--- SUPPLIED RECORDS Enclosed Below ---

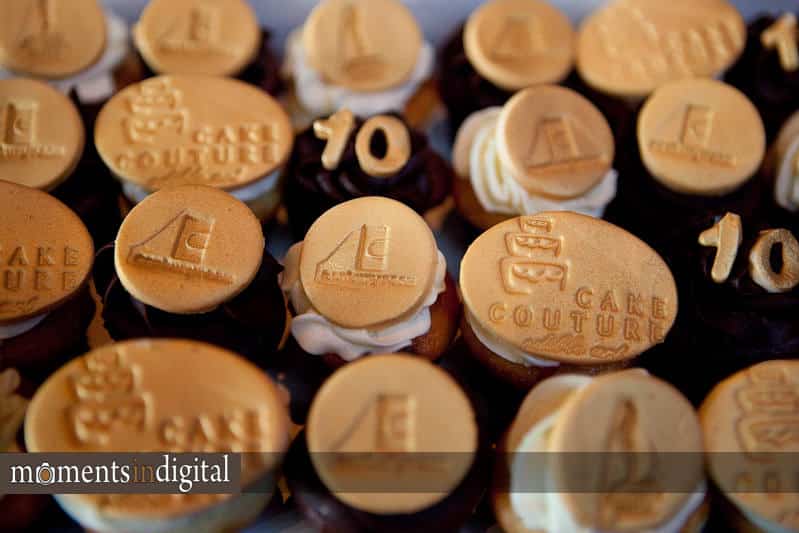 Event Moment – Century Grill 10th Birthday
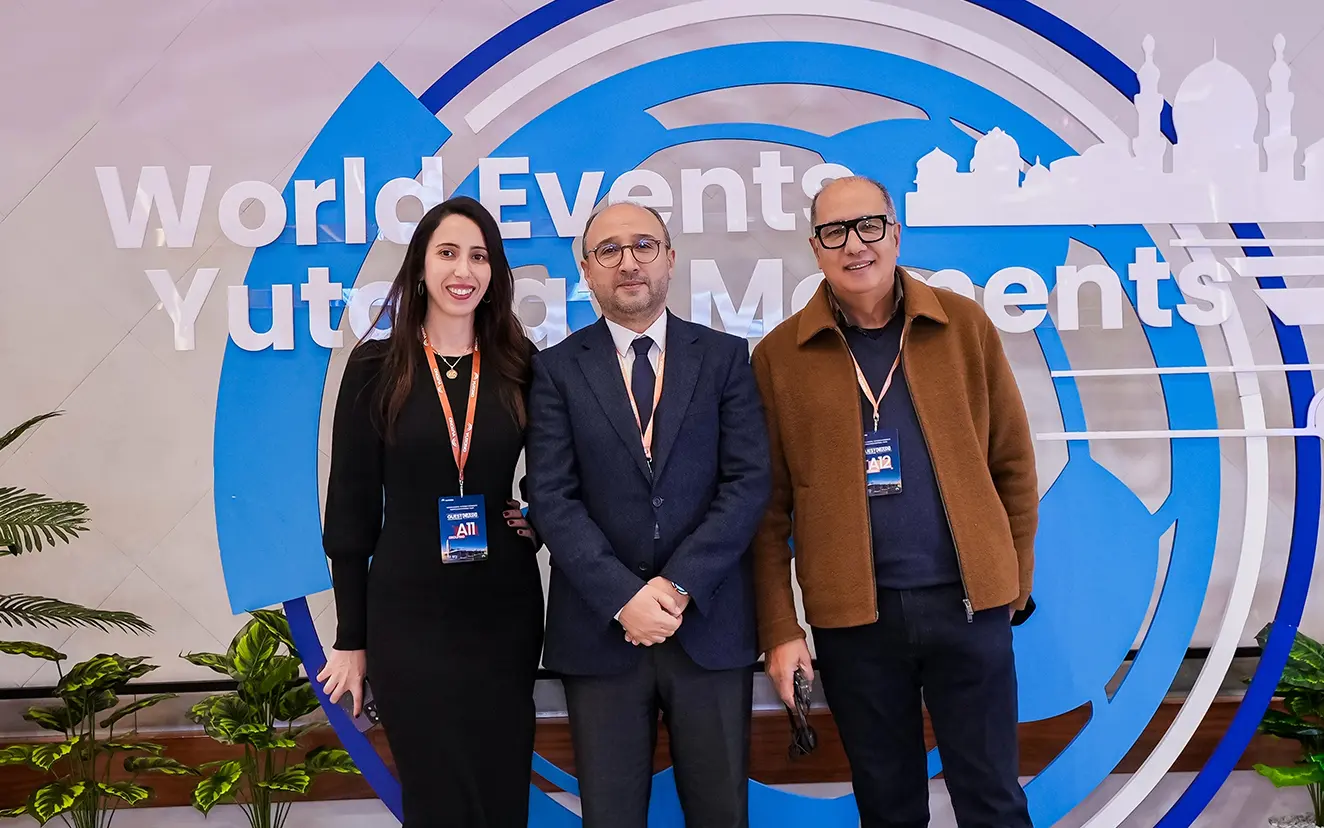 Africa Key Account Summit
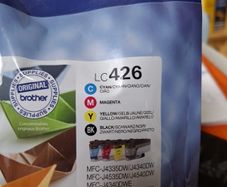 Printer ink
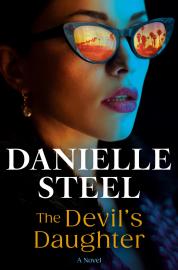 Cover image for The Devil's Daughter
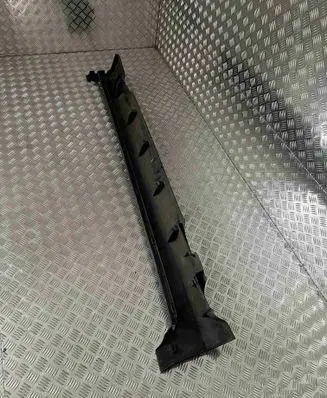 Volvo XC60 side skirts sill cover 31294867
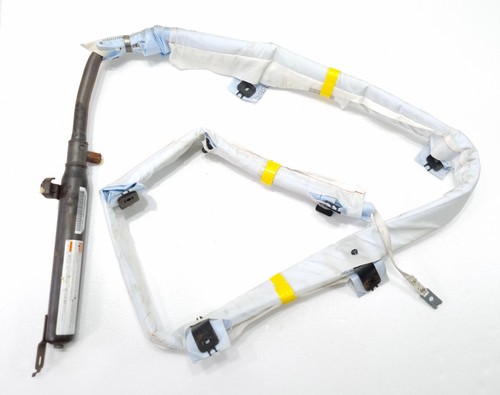 Airbag tendina destro per - tendina,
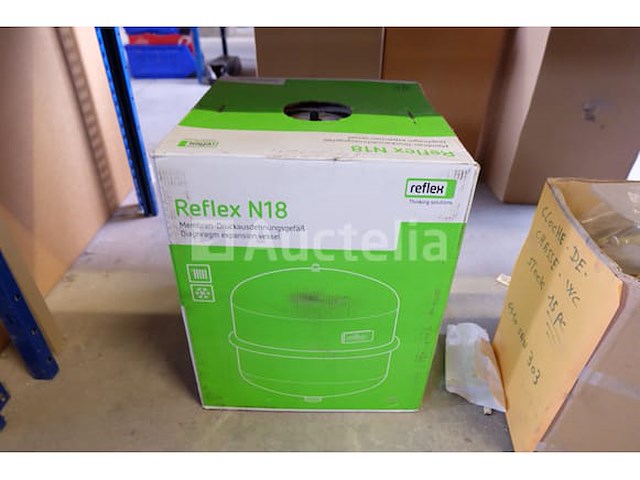 Set sanitaire accessoires - afbeelding 22 van  31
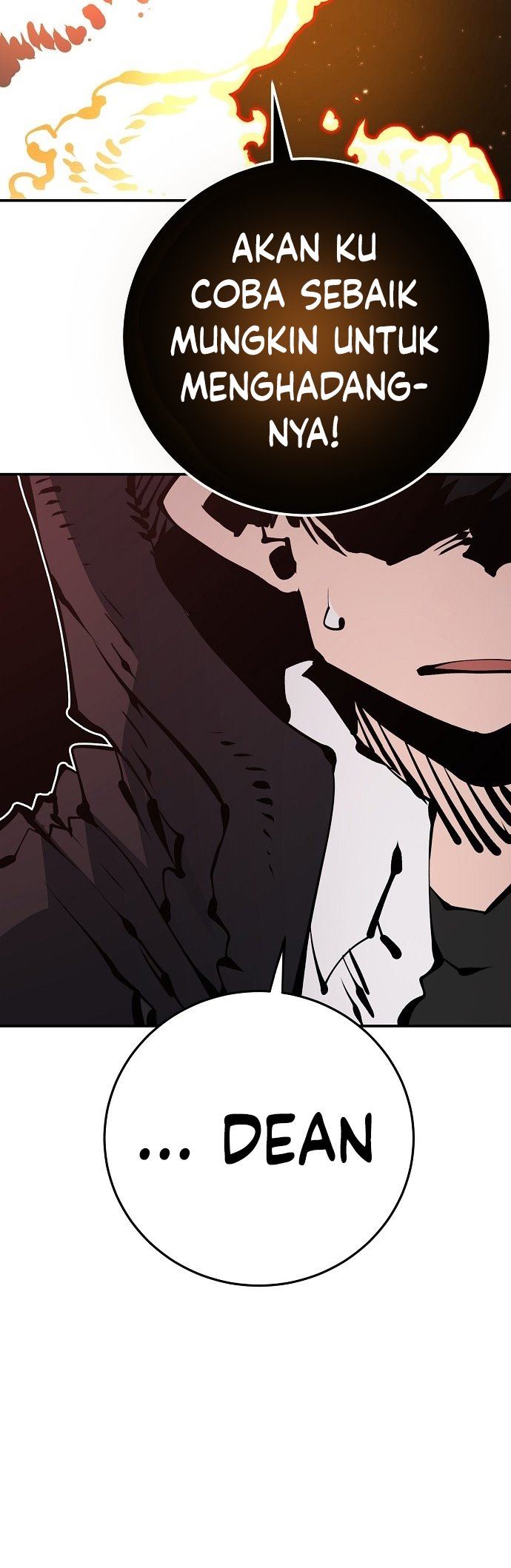 Player Chapter 68 - halaman 20
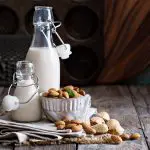 Freezing Almond Milk (How-To, Pros & Cons)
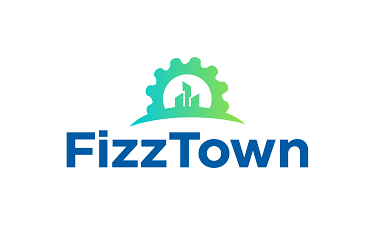 FizzTown.com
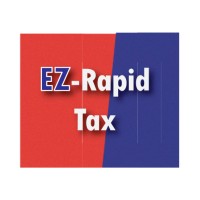 EZ-Rapid Tax Multiservice logo, EZ-Rapid Tax Multiservice contact details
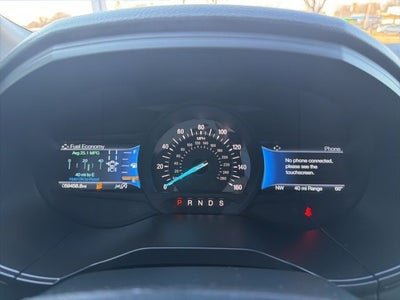 2024 Ford Edge ST Line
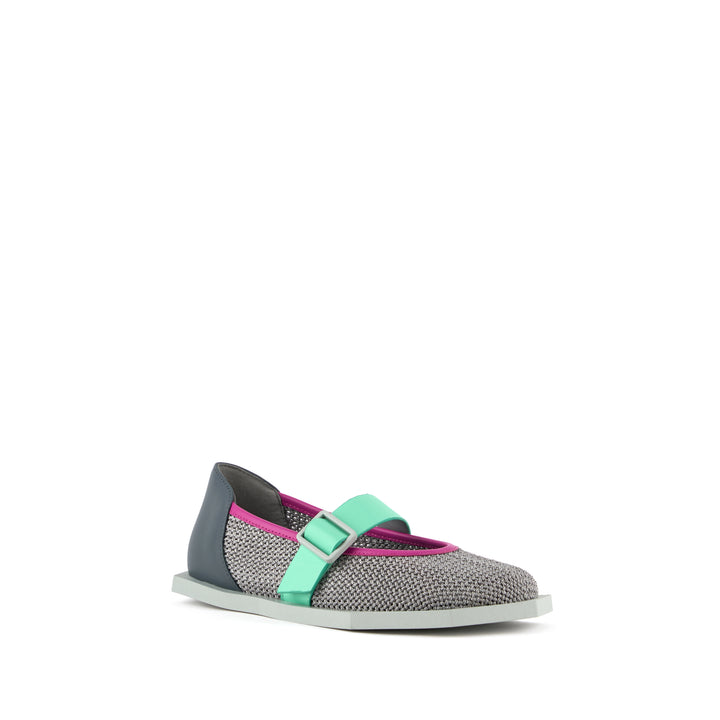 Poly Ballet Lo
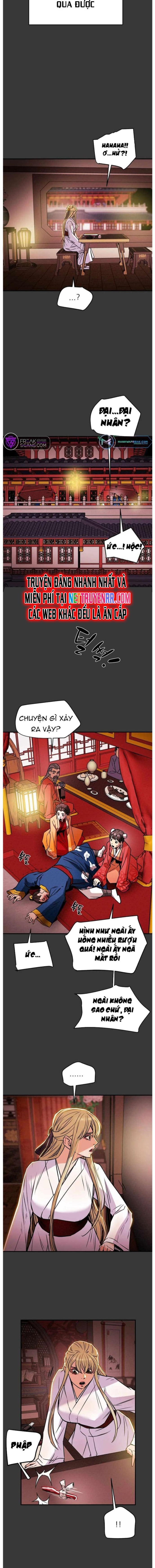 Minh Nguyệt Truyện Chapter 19 - Trang 2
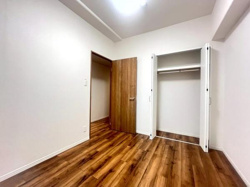 ５帖洋室です♪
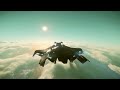 4.0.1 ptu testing jan 21st 2025 huge bounty hunting mission improvements star citizen 4k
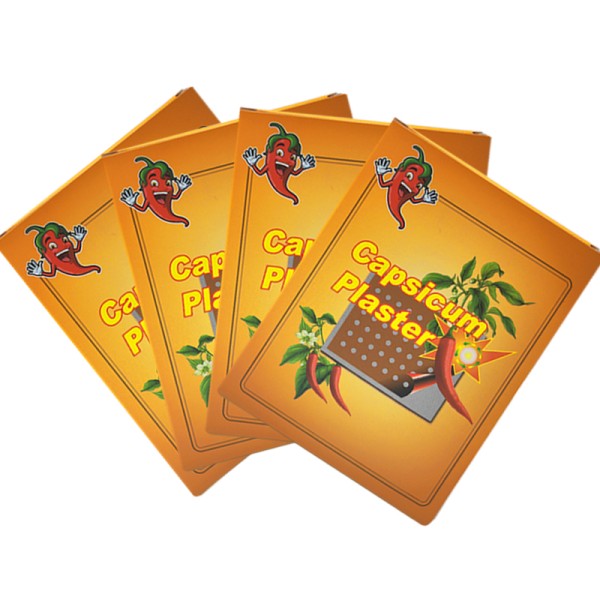 Medicated Pain Patch Factory - Latest 2024 Chinese Products Shoulder Patches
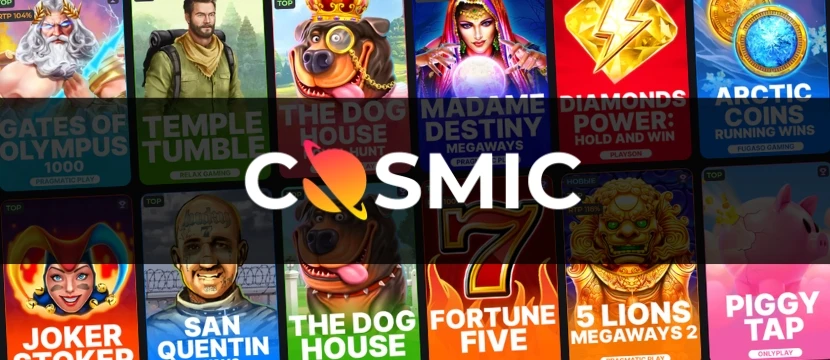 Interac casino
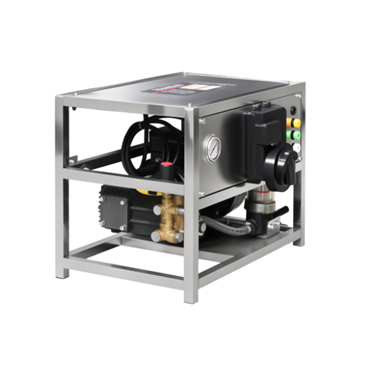 may phun rua ap luc cao kolner 3600psi hinh 1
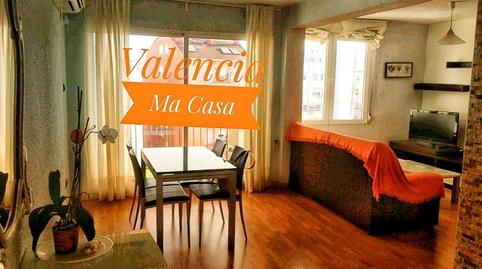 Photo 2 of Flat for rent in Trinitat,  Valencia Capital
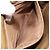 Céline Borsa a mano in tela Macadam CELINE in pelle PVC beige oro Auth 172281 D'oro - vista 23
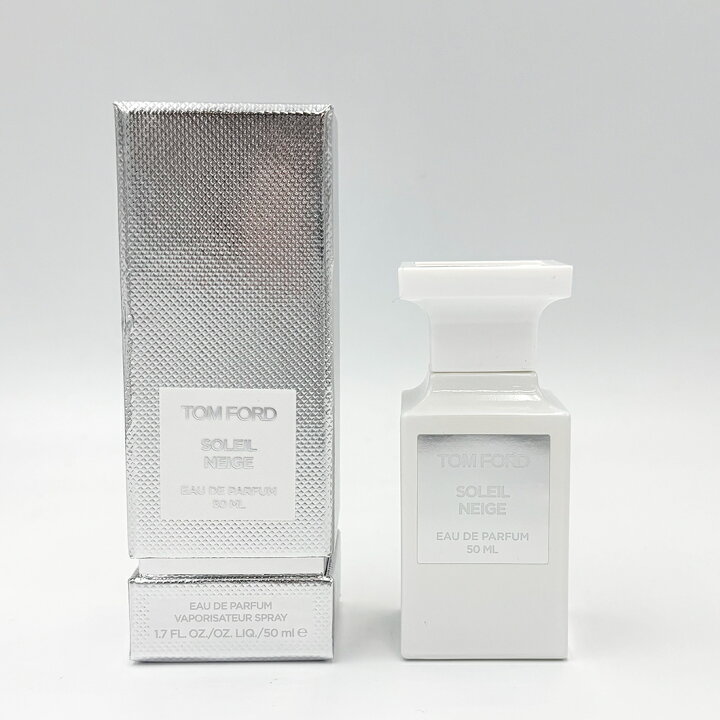 楽天市場】TOMFORD トムフォード ソレイユ ネージュ EDP 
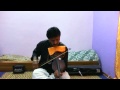 Sindu Nathi Karai Oram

--- End of Enclosed SUPPLIED RECORDS ---

- WHAT THE TASK REQUIRES: Print every entry above verbatim, one per line, without the pictures.

- REPLY:
 Event Moment – Century Grill 10th Birthday
 Africa Key Account Summit
 Printer ink
 Cover image for The Devil's Daughter
 Volvo XC60 side skirts sill cover 31294867
 Airbag tendina destro per - tendina,
 Set sanitaire accessoires - afbeelding 22 van  31
 Player Chapter 68 - halaman 20
 Freezing Almond Milk (How-To, Pros & Cons)
 FizzTown.com
 EZ-Rapid Tax Multiservice logo, EZ-Rapid Tax Multiservice contact details
 2024 Ford Edge ST Line
 Poly Ballet Lo
 Minh Nguyệt Truyện Chapter 19 - Trang 2
 ５帖洋室です♪
 4.0.1 ptu testing jan 21st 2025 huge bounty hunting mission improvements star citizen 4k
 Medicated Pain Patch Factory - Latest 2024 Chinese Products Shoulder Patches
 Interac casino
 may phun rua ap luc cao kolner 3600psi hinh 1
 Photo 2 of Flat for rent in Trinitat,  Valencia Capital
 Céline Borsa a mano in tela Macadam CELINE in pelle PVC beige oro Auth 172281 D'oro - vista 23
 楽天市場】TOMFORD トムフォード ソレイユ ネージュ EDP 
 Sindu Nathi Karai Oram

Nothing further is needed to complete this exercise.